- [EXERCISE BRIEF] Please retype the listing below word for word and exclude its images.

- [THE INPUT]
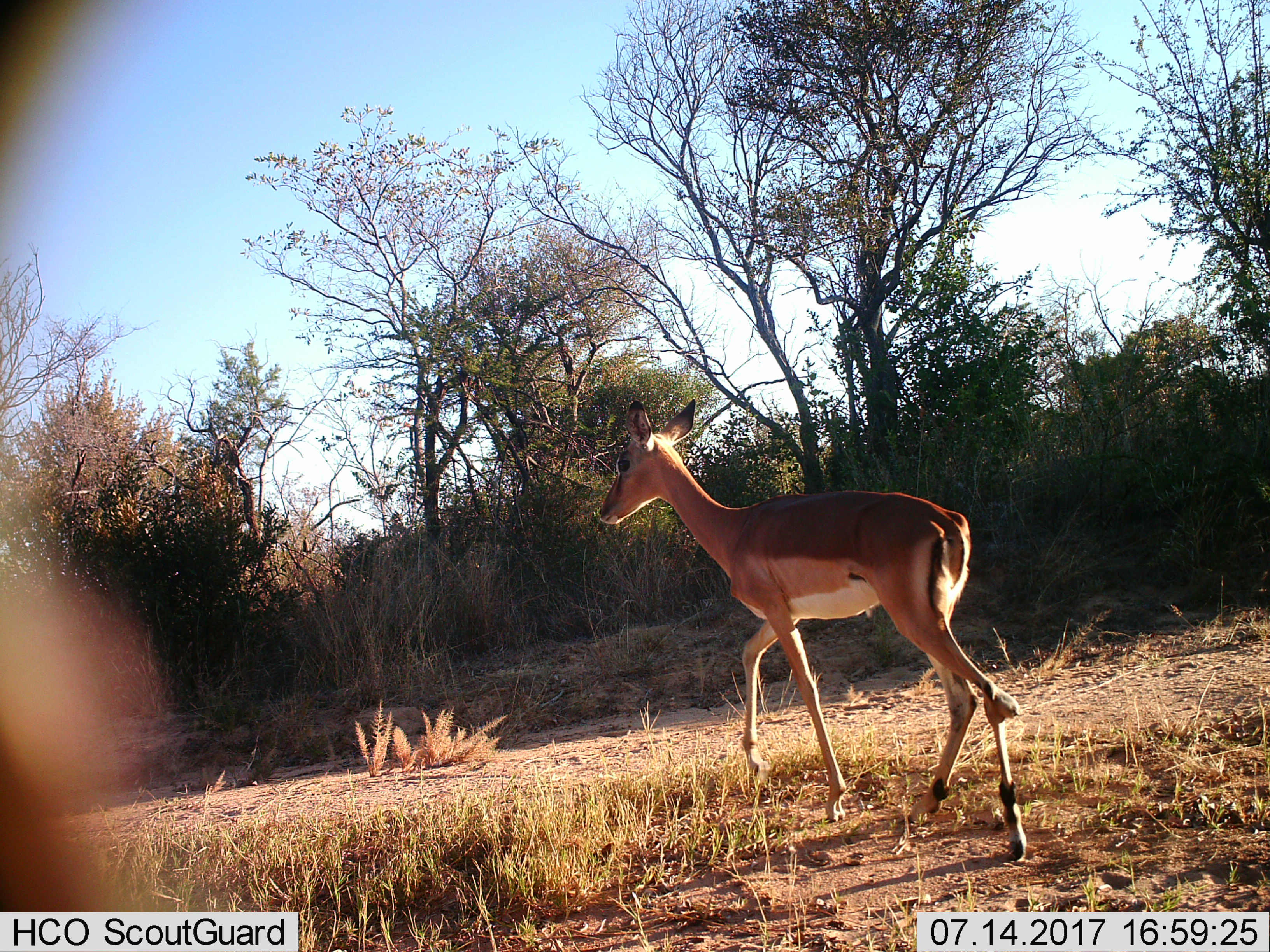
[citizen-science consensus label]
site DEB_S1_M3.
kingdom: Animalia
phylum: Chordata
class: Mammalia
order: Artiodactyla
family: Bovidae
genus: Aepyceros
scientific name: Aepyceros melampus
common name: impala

- [EXERCISE RESPONSE]
[citizen-science consensus label]
site DEB_S1_M3.
kingdom: Animalia
phylum: Chordata
class: Mammalia
order: Artiodactyla
family: Bovidae
genus: Aepyceros
scientific name: Aepyceros melampus
common name: impala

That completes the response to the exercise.